**TASK DESCRIPTION**
Set out every line of the records below as a numbered list, dropping the blank lines.
━━━━━━━━━━━━━━━━
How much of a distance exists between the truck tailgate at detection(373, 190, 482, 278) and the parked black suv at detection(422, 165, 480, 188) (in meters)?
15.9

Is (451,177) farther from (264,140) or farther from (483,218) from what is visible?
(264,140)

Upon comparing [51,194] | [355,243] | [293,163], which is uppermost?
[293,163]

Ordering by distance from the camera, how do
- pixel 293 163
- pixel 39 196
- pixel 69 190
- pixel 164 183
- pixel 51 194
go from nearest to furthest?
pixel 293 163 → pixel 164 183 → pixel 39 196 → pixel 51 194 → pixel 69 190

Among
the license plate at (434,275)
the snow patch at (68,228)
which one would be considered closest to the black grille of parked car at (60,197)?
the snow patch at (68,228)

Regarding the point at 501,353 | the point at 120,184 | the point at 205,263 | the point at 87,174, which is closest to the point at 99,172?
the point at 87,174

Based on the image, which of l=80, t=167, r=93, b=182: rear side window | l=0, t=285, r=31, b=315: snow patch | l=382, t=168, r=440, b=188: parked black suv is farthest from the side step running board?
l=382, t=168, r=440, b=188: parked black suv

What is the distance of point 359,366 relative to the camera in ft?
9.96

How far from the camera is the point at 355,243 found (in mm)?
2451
━━━━━━━━━━━━━━━━
**EXERCISE OUTPUT**
1. How much of a distance exists between the truck tailgate at detection(373, 190, 482, 278) and the parked black suv at detection(422, 165, 480, 188) (in meters)?
2. 15.9
3. Is (451,177) farther from (264,140) or farther from (483,218) from what is visible?
4. (264,140)
5. Upon comparing [51,194] | [355,243] | [293,163], which is uppermost?
6. [293,163]
7. Ordering by distance from the camera, how do
8. - pixel 293 163
9. - pixel 39 196
10. - pixel 69 190
11. - pixel 164 183
12. - pixel 51 194
13. go from nearest to furthest?
14. pixel 293 163 → pixel 164 183 → pixel 39 196 → pixel 51 194 → pixel 69 190
15. Among
16. the license plate at (434,275)
17. the snow patch at (68,228)
18. which one would be considered closest to the black grille of parked car at (60,197)?
19. the snow patch at (68,228)
20. Regarding the point at 501,353 | the point at 120,184 | the point at 205,263 | the point at 87,174, which is closest to the point at 99,172?
21. the point at 87,174
22. Based on the image, which of l=80, t=167, r=93, b=182: rear side window | l=0, t=285, r=31, b=315: snow patch | l=382, t=168, r=440, b=188: parked black suv is farthest from the side step running board?
23. l=382, t=168, r=440, b=188: parked black suv
24. What is the distance of point 359,366 relative to the camera in ft?
25. 9.96
26. How far from the camera is the point at 355,243 found (in mm)?
27. 2451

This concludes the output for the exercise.